--- Start of TEXT PROVIDED ---
I am upgrading my pyspark code to deltalake 1.0.1. I am getting the below error when using spark 3.1 version
code causing error:
dfTable.repartition(1).write.mode('overwrite').option('overwriteSchema', 'true').format('delta').save(table_location)
error:
Caused by: org.apache.spark.SparkUpgradeException:
You may get a different result due to the upgrading of Spark 3.0: reading dates before 1582-10-15 or timestamps
before 1900-01-01T00:00:00Z from Parquet files can be ambiguous, as the files may be written by Spark 2.x or legacy versions of Hive, which uses a legacy hybrid calendar that is different from Spark 3.0+'s Proleptic Gregorian calendar.
See more details in SPARK-31404. You can set spark.sql.legacy.parquet.datetimeRebaseModeInRead to 'LEGACY' to rebase the datetime
I can fix this by adding the below code:
spark.sql("set spark.sql.legacy.parquet.int96RebaseModeInRead=LEGACY")
spark.sql("set spark.sql.legacy.parquet.int96RebaseModeInWrite=LEGACY")
I wanted to know if there is a better option where i dont have set the code to legacy mode.
Thanks,
Charitha
--- End of TEXT PROVIDED ---
--- Start of ENTRIES ---
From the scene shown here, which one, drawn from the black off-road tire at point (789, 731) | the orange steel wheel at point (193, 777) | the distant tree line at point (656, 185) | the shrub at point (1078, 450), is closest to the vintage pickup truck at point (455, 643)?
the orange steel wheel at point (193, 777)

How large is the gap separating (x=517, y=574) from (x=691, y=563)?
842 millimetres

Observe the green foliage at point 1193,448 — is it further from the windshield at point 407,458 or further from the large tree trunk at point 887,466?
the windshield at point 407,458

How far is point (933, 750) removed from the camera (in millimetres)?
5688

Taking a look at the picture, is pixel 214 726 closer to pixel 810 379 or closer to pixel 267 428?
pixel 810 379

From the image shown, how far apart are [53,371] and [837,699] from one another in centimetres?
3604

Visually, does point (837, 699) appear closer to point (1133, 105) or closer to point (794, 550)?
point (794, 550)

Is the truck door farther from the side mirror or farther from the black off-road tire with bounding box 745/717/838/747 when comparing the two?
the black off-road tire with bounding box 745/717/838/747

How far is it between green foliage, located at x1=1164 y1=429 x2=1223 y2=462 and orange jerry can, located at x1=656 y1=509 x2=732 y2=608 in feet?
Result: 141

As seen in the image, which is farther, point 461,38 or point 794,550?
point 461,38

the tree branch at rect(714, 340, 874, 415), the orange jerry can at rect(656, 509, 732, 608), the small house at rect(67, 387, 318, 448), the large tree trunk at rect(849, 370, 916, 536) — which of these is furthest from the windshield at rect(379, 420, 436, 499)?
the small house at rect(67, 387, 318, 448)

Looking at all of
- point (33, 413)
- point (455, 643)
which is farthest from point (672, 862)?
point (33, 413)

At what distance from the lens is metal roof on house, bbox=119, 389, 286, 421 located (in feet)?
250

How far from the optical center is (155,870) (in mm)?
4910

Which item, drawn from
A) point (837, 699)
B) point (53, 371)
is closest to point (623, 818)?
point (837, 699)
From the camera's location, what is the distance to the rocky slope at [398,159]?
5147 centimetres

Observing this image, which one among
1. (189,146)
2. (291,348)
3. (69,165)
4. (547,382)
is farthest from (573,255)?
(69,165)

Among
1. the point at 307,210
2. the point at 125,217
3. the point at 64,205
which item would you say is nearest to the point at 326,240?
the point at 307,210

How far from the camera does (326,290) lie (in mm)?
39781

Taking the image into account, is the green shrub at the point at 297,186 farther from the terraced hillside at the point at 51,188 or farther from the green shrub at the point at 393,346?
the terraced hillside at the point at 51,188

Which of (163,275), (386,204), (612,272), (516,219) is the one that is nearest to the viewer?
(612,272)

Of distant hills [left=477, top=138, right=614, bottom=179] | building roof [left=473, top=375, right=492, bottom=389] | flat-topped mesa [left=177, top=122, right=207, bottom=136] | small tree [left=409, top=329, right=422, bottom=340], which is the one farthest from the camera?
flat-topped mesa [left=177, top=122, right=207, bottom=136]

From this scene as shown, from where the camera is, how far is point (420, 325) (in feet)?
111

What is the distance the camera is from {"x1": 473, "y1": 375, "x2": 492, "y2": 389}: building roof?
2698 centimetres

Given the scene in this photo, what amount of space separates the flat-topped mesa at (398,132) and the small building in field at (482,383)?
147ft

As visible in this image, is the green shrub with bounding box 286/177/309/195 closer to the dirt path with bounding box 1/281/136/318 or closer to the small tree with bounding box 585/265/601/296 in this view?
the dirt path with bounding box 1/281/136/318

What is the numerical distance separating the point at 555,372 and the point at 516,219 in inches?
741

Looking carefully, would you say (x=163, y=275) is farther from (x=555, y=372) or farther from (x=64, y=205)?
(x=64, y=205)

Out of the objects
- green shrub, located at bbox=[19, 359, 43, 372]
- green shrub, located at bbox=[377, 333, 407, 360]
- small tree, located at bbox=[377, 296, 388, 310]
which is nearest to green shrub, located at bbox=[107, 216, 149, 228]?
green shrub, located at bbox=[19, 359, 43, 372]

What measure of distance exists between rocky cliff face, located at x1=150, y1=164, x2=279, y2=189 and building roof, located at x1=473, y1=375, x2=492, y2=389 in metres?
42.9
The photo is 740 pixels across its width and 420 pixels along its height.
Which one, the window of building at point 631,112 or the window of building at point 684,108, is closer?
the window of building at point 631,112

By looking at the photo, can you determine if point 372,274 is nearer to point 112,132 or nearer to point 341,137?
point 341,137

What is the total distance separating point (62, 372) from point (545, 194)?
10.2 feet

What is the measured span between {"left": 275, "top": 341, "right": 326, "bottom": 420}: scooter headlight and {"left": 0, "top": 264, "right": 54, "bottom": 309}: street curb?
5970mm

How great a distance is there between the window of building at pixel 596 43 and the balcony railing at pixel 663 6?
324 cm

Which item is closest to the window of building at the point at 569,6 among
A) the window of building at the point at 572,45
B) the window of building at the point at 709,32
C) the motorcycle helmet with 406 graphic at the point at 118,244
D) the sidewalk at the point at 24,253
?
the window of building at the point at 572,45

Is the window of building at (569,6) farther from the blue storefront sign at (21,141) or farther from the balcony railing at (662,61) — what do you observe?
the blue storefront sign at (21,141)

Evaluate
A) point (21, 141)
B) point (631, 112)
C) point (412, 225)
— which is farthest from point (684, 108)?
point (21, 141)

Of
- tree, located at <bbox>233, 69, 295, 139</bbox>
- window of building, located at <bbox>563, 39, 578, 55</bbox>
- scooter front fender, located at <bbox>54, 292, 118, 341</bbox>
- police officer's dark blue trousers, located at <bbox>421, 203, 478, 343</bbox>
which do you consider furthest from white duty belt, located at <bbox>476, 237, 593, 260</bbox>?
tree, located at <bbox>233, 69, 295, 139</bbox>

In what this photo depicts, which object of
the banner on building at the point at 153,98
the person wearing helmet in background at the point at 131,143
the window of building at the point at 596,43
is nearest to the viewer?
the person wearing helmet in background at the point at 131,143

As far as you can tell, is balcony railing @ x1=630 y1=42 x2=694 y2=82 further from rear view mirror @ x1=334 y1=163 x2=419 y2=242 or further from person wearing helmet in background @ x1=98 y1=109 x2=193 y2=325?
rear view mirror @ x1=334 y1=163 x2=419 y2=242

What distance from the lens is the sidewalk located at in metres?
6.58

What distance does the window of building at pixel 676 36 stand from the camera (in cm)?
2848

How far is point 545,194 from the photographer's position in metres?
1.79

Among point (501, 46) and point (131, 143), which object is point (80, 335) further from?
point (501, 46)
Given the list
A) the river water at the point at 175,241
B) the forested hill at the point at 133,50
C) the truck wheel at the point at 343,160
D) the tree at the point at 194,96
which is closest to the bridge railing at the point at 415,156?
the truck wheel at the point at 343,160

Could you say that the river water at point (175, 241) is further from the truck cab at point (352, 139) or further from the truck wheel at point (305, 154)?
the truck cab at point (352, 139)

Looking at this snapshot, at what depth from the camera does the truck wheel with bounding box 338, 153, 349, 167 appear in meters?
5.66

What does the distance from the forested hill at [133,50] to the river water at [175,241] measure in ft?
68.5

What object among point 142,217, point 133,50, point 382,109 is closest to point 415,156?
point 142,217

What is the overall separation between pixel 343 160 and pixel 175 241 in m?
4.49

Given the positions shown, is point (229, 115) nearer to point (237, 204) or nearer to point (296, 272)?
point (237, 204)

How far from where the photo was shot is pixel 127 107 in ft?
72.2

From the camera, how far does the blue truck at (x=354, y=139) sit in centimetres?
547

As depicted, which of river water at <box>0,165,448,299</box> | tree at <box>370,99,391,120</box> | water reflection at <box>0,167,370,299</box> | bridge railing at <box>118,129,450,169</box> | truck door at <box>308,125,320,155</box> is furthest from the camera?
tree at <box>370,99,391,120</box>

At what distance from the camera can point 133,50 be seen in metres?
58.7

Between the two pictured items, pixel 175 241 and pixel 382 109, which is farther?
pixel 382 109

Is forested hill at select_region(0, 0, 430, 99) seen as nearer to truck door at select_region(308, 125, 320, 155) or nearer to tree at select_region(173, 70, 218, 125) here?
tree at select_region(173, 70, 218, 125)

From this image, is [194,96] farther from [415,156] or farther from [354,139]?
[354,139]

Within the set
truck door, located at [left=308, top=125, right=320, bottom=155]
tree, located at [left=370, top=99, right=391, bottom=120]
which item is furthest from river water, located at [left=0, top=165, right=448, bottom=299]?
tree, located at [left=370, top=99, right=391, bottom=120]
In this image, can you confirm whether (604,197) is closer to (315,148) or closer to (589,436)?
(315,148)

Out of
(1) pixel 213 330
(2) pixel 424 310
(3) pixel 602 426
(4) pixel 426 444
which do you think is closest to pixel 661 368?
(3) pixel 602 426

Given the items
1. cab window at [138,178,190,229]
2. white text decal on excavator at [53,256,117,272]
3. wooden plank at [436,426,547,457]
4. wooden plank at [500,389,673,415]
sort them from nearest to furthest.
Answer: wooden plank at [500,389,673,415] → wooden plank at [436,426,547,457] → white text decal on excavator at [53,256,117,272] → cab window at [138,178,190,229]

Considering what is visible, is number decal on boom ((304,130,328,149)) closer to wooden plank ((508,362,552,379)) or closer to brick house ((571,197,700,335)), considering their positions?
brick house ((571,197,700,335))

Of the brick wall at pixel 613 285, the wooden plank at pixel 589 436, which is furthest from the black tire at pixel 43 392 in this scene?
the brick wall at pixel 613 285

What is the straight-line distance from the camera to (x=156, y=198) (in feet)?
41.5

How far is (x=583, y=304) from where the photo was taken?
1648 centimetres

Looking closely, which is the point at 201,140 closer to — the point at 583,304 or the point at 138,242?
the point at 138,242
--- End of ENTRIES ---
Can you repeat the Delta Lake error post word for word, starting at "I am upgrading" and ending at "Proleptic Gregorian calendar."?

I am upgrading my pyspark code to deltalake 1.0.1. I am getting the below error when using spark 3.1 version
code causing error:
dfTable.repartition(1).write.mode('overwrite').option('overwriteSchema', 'true').format('delta').save(table_location)
error:
Caused by: org.apache.spark.SparkUpgradeException:
You may get a different result due to the upgrading of Spark 3.0: reading dates before 1582-10-15 or timestamps
before 1900-01-01T00:00:00Z from Parquet files can be ambiguous, as the files may be written by Spark 2.x or legacy versions of Hive, which uses a legacy hybrid calendar that is different from Spark 3.0+'s Proleptic Gregorian calendar.